DESCRIPTION (provided by applicant): Cardiac myocytes constitutively express enzymes termed neuronal nitric oxide synthase (nNOS, NOS1) and endothelial nitric oxide synthase (eNOS, NOS3). Nitric oxide (NO) produced via NOS1 and NOS3 is an important regulator of cardiac contractility in the normal, healthy heart. NOS1 and NOS3 also play a key role in the remodeling and cardiac dysfunction of diseased hearts. NOS1 has been found to be essential for a positive force-frequency response and to potentiate the beta-adrenergic response. This is controversial, as other studies have found somewhat dissimilar results. The effects of NOS3 are better understood, in that NOS3 limits the beta-adrenergic response. However, definitive mechanisms, end targets and signaling pathway(s) for NOS1 and NOS3 are not known. Thus, the objective of this proposal is to critically examine how NOS1 and NOS3 regulate cardiac myocyte function. The proposed experiments, using state-of-the-art electrophysiology and optical methods, as well as biochemical assays, will evaluate the effects of NOS1 and NOS3 on cardiac myocyte function. The results of these studies will provide a new integrated understanding of how NOS1 and NOS3 regulate cardiac myocyte function and will help delineate their role in cardiac disease states. The specific aims are designed to examine the mechanisms, end targets and signaling pathways of NOS1 and NOS3. The hypothesis is that NOS1 and NOS3 differentially regulate cardiac contractility by ultimately modulating sarcoplasmic reticulum Ca2+ load through distinct end targets and signaling pathways. The specific aims are to: 1) define physiological effects of NOS1 and NOS3 on cardiac myocyte function; 2) determine mechanisms of NOS1 and NOS3 by examining specific end targets; 3) elucidate the downstream pathways of NOS1 or NOS3 on sarcoplasmic reticulum Ca2+ ATPase, phospholamban and the L-type Ca2+ channel. Studies will be performed on myocytes and trabeculae isolated from wildtype, NOS1 knockout, NOS3 knockout and phospholamban knockout mice, as well as rabbits. Heart disease is one of the leading causes of mortality in the Western world. The relevance of this proposal to public health is that these results may improve the treatment of heart disease by potentially identifying new targets for drug development.

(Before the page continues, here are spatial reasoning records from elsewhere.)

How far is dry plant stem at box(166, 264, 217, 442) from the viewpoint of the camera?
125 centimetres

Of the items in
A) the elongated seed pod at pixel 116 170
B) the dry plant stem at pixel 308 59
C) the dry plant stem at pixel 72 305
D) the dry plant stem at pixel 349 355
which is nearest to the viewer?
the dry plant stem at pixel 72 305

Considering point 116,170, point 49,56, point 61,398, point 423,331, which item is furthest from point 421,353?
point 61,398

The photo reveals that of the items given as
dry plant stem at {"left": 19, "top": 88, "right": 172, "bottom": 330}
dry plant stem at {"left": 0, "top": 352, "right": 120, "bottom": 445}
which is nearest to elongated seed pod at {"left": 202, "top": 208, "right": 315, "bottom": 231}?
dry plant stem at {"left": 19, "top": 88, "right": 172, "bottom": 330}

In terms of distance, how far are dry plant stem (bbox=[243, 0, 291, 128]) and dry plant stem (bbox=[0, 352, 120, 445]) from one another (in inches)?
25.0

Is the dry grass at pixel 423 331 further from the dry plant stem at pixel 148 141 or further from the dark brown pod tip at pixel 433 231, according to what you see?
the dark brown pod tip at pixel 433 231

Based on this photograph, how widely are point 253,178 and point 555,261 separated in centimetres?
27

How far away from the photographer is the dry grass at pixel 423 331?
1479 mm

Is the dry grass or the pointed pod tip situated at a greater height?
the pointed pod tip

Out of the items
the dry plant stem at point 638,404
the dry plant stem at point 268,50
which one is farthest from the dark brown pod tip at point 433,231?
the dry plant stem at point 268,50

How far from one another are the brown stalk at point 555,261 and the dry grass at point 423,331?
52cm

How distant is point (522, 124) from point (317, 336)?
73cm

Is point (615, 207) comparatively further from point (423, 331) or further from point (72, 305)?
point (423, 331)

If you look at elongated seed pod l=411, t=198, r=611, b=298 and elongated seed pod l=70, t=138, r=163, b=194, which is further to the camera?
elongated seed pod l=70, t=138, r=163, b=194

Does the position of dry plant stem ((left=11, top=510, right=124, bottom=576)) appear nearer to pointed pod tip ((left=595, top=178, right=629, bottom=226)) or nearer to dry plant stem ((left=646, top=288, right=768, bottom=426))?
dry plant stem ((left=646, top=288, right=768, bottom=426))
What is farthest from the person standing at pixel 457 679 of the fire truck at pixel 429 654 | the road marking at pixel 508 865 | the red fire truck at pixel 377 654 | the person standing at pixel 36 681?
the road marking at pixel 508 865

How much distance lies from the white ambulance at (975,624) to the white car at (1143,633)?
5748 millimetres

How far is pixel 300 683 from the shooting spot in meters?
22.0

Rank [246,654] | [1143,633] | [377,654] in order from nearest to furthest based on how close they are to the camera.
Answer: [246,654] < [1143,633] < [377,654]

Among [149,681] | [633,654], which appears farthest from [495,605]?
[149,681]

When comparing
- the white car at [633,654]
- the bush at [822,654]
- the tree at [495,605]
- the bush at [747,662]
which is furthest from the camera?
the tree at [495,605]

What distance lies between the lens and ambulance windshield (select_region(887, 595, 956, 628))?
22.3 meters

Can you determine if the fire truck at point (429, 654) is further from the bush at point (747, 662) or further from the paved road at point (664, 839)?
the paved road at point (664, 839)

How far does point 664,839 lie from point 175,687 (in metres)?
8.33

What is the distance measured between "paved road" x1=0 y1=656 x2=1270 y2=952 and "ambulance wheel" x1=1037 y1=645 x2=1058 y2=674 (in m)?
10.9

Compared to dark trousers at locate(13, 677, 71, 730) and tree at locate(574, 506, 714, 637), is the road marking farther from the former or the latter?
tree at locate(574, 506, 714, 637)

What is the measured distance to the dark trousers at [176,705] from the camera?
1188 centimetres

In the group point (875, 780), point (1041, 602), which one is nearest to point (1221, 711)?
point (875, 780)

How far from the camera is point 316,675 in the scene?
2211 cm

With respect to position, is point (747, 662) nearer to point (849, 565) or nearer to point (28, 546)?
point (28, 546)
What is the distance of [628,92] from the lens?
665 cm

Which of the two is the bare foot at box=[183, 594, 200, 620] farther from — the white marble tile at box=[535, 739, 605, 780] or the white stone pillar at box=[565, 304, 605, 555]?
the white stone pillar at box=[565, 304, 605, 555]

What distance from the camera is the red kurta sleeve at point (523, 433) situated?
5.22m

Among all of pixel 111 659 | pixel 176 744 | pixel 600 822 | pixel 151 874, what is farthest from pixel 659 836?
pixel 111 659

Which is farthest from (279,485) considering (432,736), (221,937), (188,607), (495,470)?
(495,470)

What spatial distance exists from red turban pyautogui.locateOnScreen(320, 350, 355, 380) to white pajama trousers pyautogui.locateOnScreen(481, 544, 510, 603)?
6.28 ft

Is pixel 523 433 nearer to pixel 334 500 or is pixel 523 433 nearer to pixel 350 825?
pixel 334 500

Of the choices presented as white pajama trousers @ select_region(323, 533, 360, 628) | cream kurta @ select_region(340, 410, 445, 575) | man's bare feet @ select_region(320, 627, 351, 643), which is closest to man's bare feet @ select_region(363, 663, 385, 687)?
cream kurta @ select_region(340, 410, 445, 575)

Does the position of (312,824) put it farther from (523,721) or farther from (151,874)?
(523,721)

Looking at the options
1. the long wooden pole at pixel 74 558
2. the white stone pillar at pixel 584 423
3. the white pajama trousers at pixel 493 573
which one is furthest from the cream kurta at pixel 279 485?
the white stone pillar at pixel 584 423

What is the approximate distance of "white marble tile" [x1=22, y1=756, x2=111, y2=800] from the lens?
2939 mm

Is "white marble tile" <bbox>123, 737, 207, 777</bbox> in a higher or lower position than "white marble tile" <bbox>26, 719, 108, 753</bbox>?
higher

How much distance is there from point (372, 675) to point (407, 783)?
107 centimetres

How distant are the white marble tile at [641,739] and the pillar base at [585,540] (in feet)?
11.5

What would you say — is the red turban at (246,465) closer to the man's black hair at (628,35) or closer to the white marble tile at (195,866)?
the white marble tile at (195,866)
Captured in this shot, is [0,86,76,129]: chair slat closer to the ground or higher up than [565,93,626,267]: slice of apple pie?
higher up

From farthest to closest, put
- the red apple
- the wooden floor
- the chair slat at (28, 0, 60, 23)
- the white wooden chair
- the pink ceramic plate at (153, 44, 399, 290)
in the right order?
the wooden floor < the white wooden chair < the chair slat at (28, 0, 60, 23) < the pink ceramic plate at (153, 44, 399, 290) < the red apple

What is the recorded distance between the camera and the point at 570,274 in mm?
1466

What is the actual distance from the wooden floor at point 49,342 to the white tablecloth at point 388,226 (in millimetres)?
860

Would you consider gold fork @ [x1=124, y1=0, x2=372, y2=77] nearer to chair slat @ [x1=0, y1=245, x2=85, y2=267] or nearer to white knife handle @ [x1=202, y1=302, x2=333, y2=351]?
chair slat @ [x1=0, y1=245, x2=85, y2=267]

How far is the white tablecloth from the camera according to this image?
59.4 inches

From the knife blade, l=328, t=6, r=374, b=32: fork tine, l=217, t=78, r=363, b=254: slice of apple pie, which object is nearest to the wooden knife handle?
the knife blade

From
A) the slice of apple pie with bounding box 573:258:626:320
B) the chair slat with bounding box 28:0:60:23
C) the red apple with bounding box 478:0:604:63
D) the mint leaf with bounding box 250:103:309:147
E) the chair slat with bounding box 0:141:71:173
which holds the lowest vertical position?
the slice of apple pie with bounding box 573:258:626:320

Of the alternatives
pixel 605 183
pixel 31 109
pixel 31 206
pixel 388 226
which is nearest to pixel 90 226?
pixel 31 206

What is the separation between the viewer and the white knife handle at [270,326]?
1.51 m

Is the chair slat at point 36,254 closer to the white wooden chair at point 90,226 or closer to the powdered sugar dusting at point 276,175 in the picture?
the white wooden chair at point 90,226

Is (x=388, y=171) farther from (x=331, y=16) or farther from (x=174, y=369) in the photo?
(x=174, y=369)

描述（由申请人提供）：心肌细胞组成型表达称为神经元氧化物合酶（NNOS，NOS1）和内皮一氧化氮合酶（ENOS，NOS3）的酶。通过NOS1和NOS3产生的一氧化氮（NO）是正常健康心脏中心脏收缩性的重要调节剂。 NOS1和NOS3在患病心脏的重塑和心脏功能障碍中也起着关键作用。已经发现NOS1对于阳性力频率反应和增强β-肾上腺素能反应至关重要。这是有争议的，因为其他研究发现结果有些不同。可以更好地理解NOS3的效果，因为NOS3限制了β-肾上腺素能反应。但是，尚不清楚NOS1和NOS3的确定机制，最终目标和信号通路。因此，该提案的目的是批判性地检查NOS1和NOS3如何调节心肌细胞功能。提出的使用最先进的电生理学和光学方法以及生化测定的实验将评估NOS1和NOS3对心肌细胞功能的影响。这些研究的结果将对NOS1和NOS3如何调节心肌细胞功能有了新的综合了解，并将有助于描述其在心脏病状态中的作用。该特定目的旨在检查NOS1和NOS3的机制，最终目标和信号通路。假设是NOS1和NOS3通过最终通过不同的最终目标和信号通路调节肌质网Ca2+负载来差异调节心脏收缩。具体目的是：1）定义NOS1和NOS3对心肌细胞功能的生理影响； 2）通过检查特定最终目标来确定NOS1和NOS3的机制； 3）阐明肌质网Ca2+ ATPase，Phospholamban和L型Ca2+通道上NOS1或NOS3的下游途径。研究将对从野生型，NOS1敲除，NOS3敲除和磷脂敲除小鼠以及兔子分离的心肌细胞和小梁进行研究。心脏病是西方世界死亡率的主要原因之一。该提议与公共卫生的相关性是，这些结果可以通过识别新的药物开发目标来改善心脏病的治疗。